There are a bunch of AI keywords that create your foundational knowledge of AI. You should know and understand them.
I have recorded a video and described AI keywords with a short, precise explanation. Watch it here:
In this video, I’ve described the following AI keywords:
1- AI (Artificial Intelligence)
Artificial Intelligence, or AI, is a technology that enables computers to simulate human intelligence and problem-solving capabilities.
Examples are Siri or reading a car's plate number at the parking entrance.
2- Generative AI
Generative AI refers to artificial intelligence models that can create new content, such as text, images, audio, or video.
Examples are ChatGPT or DeepSeek.
3- ANI (Artificial Narrow Intelligence)
Artificial Narrow Intelligence, or ANI, is a type of AI designed to perform a single specific task.

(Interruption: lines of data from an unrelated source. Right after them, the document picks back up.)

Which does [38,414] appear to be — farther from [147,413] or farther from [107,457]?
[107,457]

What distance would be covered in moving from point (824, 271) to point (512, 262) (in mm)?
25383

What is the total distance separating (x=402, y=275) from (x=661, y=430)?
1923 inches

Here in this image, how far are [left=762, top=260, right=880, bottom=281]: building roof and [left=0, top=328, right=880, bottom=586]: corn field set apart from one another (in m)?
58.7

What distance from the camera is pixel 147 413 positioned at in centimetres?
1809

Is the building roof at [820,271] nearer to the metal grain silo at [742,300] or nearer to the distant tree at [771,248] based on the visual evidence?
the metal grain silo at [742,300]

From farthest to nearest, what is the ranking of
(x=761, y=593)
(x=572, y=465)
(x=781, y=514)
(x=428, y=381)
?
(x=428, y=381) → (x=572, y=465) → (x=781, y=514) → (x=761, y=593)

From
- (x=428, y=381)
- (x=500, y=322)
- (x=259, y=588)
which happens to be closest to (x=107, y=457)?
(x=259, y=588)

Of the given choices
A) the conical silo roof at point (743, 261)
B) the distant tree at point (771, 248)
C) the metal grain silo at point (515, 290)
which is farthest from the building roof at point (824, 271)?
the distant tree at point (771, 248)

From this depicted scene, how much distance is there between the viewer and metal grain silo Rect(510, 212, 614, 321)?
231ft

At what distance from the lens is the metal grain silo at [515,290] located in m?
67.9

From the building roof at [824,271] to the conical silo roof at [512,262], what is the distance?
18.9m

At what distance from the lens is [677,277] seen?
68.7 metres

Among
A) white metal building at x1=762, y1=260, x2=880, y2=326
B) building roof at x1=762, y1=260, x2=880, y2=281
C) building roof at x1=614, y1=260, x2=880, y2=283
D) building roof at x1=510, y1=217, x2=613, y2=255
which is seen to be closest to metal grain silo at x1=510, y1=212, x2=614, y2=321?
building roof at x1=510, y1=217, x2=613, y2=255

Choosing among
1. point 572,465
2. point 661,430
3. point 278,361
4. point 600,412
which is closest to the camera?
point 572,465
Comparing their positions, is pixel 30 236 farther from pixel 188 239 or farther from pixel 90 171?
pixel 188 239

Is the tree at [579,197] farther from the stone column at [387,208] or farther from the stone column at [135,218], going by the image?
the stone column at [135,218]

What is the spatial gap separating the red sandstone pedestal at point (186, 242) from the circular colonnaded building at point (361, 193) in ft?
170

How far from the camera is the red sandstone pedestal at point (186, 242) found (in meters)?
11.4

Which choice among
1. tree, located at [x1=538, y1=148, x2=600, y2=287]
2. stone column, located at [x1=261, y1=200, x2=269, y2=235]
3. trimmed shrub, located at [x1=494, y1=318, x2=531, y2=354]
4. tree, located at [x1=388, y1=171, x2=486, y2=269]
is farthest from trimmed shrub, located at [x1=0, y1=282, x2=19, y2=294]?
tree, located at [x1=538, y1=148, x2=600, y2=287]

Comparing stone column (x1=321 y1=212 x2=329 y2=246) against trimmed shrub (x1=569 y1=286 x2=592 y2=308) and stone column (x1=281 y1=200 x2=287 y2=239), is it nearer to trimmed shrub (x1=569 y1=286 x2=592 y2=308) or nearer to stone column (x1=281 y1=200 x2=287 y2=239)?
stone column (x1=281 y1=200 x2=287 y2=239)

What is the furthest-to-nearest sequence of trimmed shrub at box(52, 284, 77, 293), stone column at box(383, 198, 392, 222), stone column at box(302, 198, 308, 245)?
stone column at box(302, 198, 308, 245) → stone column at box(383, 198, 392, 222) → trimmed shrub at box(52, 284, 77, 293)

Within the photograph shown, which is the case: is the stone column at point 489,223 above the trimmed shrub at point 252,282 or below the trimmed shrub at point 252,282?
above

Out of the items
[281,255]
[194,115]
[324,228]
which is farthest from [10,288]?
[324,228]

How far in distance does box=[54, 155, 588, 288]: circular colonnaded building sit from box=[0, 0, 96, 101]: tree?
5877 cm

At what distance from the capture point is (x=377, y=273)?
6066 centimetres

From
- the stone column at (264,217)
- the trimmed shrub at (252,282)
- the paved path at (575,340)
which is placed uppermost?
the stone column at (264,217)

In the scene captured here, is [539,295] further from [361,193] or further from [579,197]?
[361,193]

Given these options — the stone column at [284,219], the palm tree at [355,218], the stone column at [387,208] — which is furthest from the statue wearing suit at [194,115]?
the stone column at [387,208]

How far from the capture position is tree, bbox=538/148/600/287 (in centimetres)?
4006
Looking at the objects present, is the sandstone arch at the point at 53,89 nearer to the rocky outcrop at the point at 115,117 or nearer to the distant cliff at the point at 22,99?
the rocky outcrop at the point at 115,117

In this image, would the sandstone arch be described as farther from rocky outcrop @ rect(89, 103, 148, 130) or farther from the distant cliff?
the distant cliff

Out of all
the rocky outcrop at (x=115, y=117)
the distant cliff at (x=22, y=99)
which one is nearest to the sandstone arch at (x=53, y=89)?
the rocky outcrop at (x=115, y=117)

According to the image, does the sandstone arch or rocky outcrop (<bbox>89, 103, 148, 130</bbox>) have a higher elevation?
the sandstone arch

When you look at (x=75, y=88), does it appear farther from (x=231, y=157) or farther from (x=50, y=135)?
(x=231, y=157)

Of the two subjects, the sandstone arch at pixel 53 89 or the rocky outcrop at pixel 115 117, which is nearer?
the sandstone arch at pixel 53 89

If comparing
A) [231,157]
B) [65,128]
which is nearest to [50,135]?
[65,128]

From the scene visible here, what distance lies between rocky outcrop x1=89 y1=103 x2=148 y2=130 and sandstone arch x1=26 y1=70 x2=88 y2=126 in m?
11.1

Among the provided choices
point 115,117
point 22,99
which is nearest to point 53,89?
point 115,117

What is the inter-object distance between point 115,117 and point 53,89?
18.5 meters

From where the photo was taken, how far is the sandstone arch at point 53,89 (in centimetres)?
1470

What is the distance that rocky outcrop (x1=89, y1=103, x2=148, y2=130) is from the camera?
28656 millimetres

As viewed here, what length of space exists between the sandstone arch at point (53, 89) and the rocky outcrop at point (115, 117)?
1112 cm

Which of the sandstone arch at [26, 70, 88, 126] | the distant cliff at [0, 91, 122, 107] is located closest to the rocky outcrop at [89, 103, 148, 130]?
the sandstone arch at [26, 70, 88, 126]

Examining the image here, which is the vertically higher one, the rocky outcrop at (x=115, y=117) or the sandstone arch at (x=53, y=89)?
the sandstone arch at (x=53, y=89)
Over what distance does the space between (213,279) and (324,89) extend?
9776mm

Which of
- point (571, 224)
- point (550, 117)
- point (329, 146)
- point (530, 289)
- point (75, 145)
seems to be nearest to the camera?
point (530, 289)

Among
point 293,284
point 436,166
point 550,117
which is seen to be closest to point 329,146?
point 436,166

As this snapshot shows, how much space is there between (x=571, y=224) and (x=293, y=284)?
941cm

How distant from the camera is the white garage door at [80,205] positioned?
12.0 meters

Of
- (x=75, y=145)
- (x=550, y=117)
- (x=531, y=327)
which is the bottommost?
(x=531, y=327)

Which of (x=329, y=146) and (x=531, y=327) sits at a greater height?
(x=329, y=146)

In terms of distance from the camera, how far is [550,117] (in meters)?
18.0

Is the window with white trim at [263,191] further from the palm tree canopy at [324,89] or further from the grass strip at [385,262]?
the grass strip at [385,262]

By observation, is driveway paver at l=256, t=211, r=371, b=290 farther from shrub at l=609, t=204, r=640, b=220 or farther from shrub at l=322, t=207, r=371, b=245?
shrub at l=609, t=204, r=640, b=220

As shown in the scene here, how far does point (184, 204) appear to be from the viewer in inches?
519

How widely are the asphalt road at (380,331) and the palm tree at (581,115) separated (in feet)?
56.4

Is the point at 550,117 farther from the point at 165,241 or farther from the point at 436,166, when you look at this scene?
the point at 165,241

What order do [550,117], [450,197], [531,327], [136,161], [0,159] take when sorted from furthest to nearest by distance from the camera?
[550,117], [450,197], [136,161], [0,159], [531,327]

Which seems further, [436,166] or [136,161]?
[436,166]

Examples are self-driving cars or defect detection in a factory line
4- AGI (Artificial General Intelligence)
Artificial General Intelligence, or AGI, is the potential form of AI that can perform any intellectual task a human can.
5- Agentic AI
Agentic AI refers to AI systems designed to autonomously make decisions, plan, and execute tasks to achieve goals with minimal human intervention.
6- Model
A model is an AI system that has been trained on a dataset to recognize patterns, make predictions, or generate new content.

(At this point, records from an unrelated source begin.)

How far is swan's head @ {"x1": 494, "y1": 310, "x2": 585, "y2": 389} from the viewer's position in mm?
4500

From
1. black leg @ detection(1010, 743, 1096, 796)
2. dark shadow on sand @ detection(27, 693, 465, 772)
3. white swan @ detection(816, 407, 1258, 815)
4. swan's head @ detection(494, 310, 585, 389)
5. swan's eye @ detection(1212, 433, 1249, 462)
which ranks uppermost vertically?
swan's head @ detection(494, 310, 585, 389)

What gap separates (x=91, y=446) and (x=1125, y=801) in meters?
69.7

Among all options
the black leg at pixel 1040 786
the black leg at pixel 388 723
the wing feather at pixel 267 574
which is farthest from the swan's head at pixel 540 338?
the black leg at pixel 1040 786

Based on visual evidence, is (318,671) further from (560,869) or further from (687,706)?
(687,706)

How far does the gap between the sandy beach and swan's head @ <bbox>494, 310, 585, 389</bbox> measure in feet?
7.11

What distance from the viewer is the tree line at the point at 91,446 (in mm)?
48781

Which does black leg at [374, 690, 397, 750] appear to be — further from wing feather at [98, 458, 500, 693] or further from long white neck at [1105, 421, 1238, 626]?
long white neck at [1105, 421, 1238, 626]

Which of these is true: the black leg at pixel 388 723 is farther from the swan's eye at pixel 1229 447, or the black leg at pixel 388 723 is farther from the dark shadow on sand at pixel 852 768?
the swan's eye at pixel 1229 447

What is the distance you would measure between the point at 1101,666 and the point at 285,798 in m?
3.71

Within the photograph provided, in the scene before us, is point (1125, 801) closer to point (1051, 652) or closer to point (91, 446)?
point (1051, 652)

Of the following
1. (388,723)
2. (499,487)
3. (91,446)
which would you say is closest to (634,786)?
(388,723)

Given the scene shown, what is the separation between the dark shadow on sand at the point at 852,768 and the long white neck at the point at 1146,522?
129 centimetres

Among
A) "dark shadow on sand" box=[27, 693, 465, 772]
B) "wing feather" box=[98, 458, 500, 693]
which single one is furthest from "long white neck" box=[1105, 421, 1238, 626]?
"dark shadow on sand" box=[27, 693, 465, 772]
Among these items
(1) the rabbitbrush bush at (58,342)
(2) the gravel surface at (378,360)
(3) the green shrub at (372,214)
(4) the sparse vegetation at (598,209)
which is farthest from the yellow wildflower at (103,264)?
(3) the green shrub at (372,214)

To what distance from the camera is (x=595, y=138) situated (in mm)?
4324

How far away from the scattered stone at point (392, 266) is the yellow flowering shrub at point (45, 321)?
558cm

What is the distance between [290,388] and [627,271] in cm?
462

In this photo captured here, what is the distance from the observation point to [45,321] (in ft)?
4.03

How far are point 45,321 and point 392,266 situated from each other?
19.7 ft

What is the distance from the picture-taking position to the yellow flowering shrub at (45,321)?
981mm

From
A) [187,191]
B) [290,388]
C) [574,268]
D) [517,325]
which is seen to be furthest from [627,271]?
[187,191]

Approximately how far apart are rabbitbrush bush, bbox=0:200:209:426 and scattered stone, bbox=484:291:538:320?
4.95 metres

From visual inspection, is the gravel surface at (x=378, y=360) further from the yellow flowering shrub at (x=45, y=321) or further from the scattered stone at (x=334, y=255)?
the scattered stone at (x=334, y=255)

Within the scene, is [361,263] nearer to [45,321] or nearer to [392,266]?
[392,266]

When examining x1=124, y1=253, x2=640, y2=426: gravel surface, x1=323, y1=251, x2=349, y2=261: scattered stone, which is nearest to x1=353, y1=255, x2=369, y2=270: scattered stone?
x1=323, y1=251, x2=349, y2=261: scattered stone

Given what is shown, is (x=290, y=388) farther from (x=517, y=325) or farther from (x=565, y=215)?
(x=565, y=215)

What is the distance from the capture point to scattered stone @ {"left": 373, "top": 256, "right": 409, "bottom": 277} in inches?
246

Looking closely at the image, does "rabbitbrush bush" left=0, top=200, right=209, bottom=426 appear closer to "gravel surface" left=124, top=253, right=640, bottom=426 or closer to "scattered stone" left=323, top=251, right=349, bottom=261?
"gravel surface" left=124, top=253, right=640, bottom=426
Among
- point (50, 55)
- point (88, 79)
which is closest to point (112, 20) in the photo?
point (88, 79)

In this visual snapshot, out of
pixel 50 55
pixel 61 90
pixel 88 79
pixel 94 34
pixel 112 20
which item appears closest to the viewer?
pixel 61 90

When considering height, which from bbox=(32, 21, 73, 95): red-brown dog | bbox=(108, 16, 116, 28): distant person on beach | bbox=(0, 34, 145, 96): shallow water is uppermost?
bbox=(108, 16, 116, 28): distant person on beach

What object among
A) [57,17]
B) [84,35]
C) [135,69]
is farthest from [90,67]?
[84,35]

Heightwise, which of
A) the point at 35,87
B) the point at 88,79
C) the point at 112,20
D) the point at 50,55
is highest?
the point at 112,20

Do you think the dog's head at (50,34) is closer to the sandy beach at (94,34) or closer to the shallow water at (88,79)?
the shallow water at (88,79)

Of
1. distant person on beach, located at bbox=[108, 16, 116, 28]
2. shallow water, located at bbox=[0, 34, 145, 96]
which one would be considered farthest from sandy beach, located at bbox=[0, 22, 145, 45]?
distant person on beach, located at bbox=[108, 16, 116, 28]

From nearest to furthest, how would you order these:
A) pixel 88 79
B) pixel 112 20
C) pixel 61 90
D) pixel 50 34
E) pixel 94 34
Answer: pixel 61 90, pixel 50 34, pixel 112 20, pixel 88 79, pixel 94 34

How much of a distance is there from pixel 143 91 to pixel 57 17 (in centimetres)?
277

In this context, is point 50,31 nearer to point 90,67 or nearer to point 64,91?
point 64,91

Examples are GPT-4 model by OpenAI or Gemini 1.5 Flash model by Google.
7- Algorithm
An algorithm is a set of rules or instructions designed to enable machines to learn from data, make decisions, or perform tasks.
8- LLM (Large Language Model)
Large Language Model, or LLM, is a type of AI trained on vast amounts of text data to understand and generate human-like language.
9- Multimodal
Multimodal describes models that can process and generate multiple types of data, like text, images, audio, and video.

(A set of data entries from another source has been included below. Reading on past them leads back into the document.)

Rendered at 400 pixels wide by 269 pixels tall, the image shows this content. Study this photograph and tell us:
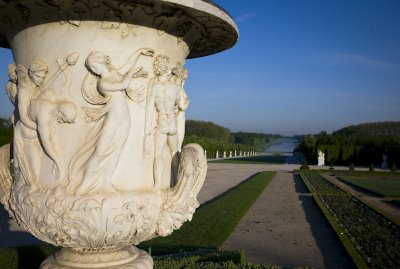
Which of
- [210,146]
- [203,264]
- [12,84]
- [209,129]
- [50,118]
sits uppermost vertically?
[209,129]

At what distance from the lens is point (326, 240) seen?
8875 millimetres

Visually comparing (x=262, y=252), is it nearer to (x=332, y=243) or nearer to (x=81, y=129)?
(x=332, y=243)

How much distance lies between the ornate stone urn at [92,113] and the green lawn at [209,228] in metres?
4.82

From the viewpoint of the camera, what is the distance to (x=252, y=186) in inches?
711

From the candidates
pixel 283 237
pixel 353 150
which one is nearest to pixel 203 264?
pixel 283 237

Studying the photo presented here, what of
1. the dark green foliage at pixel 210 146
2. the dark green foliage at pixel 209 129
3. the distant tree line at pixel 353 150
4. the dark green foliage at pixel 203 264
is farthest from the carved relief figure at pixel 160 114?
the dark green foliage at pixel 209 129

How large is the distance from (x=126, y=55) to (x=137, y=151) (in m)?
0.63

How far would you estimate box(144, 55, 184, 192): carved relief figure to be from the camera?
8.68 ft

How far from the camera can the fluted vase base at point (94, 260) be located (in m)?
2.71

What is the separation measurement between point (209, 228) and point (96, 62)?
744cm

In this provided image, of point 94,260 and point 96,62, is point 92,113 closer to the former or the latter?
point 96,62

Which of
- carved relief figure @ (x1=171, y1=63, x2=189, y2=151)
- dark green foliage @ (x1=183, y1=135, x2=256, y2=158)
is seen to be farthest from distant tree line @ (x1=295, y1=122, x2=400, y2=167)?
carved relief figure @ (x1=171, y1=63, x2=189, y2=151)

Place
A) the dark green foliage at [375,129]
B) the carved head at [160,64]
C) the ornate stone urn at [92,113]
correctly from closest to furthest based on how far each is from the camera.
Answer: the ornate stone urn at [92,113] → the carved head at [160,64] → the dark green foliage at [375,129]

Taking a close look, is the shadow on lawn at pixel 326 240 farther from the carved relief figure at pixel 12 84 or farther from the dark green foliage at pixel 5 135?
the dark green foliage at pixel 5 135
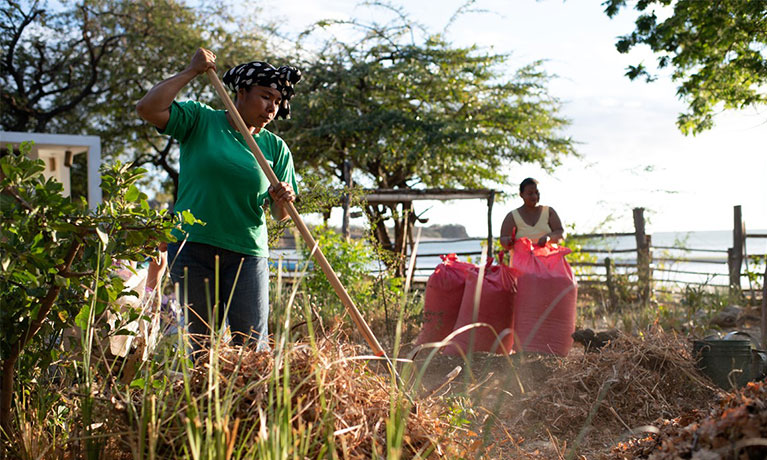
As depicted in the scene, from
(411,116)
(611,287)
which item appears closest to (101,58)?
(411,116)

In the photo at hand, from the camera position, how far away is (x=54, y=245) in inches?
63.8

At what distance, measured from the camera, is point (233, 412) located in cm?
140

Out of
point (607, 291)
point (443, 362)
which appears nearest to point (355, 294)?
point (443, 362)

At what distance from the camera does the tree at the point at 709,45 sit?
6.60m

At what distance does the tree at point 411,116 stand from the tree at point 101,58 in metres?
2.60

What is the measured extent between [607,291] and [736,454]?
8.91 m

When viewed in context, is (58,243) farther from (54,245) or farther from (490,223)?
(490,223)

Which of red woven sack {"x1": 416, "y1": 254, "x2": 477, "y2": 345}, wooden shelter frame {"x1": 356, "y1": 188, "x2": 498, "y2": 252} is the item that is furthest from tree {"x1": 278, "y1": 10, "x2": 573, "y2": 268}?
red woven sack {"x1": 416, "y1": 254, "x2": 477, "y2": 345}

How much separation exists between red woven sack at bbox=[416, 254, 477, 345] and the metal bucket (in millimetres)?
1656

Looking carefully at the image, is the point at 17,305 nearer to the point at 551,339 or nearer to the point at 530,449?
the point at 530,449

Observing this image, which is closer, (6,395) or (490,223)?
(6,395)

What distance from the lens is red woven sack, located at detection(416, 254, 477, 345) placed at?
4676mm

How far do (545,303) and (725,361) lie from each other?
3.90 feet

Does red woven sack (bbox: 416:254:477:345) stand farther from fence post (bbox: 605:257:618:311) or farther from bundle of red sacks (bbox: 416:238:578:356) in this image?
fence post (bbox: 605:257:618:311)
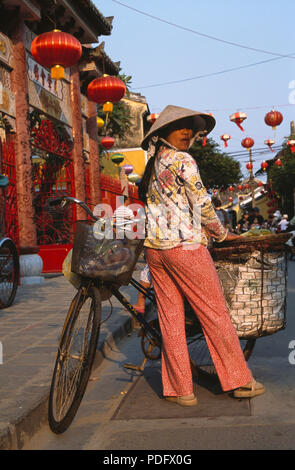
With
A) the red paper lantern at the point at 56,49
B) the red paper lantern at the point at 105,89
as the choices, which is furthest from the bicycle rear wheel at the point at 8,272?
the red paper lantern at the point at 105,89

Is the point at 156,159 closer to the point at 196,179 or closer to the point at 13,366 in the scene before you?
the point at 196,179

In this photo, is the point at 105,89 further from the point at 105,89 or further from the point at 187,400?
the point at 187,400

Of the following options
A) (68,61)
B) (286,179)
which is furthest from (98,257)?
(286,179)

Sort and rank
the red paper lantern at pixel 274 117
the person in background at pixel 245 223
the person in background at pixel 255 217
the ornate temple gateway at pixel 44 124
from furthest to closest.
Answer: the red paper lantern at pixel 274 117, the person in background at pixel 245 223, the person in background at pixel 255 217, the ornate temple gateway at pixel 44 124

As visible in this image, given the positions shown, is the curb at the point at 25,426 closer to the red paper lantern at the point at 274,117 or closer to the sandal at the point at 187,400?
the sandal at the point at 187,400

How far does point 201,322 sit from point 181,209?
70 cm

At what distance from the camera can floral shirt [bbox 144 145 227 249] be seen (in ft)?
10.9

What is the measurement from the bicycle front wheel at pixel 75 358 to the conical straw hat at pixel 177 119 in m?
1.05

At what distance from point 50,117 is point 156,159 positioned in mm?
9220

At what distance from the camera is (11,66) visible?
10.2 meters

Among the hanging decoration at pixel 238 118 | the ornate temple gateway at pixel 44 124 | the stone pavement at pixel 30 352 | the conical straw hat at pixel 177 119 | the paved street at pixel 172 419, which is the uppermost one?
the hanging decoration at pixel 238 118

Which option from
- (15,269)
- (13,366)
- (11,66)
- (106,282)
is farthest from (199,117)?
(11,66)

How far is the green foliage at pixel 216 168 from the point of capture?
40.6 m

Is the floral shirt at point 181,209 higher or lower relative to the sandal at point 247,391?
higher
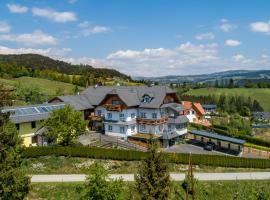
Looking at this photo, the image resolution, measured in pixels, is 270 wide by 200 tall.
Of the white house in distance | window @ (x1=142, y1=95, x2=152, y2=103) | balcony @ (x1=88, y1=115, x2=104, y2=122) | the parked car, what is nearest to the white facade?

An example is Gemini 1.5 by Google that can process and generate text, images, audio, video, and code.
10- Prompt
A prompt is a text input given to an AI model to guide its response or generate desired output.
An example is: Write an email to stakeholders, inform them of the scope and goal of the Sprint, and invite them to the upcoming Sprint Review.
11- ML (Machine Learning)
Machine Learning is a subset of AI that enables systems to learn from data, identify patterns and make decisions or predictions.
12- DL (Deep Learning)
Deep Learning is a subset of machine learning that uses multi-layered neural networks to learn complex patterns and create highly accurate outputs.
13- Supervised Learning
Supervised Learning is a model training approach to learn from paired input-output labeled data to predict outputs for new, unseen inputs.
14- Unsupervised Learning
Unsupervised Learning is a model training approach where a model discovers patterns and structures within unlabeled data.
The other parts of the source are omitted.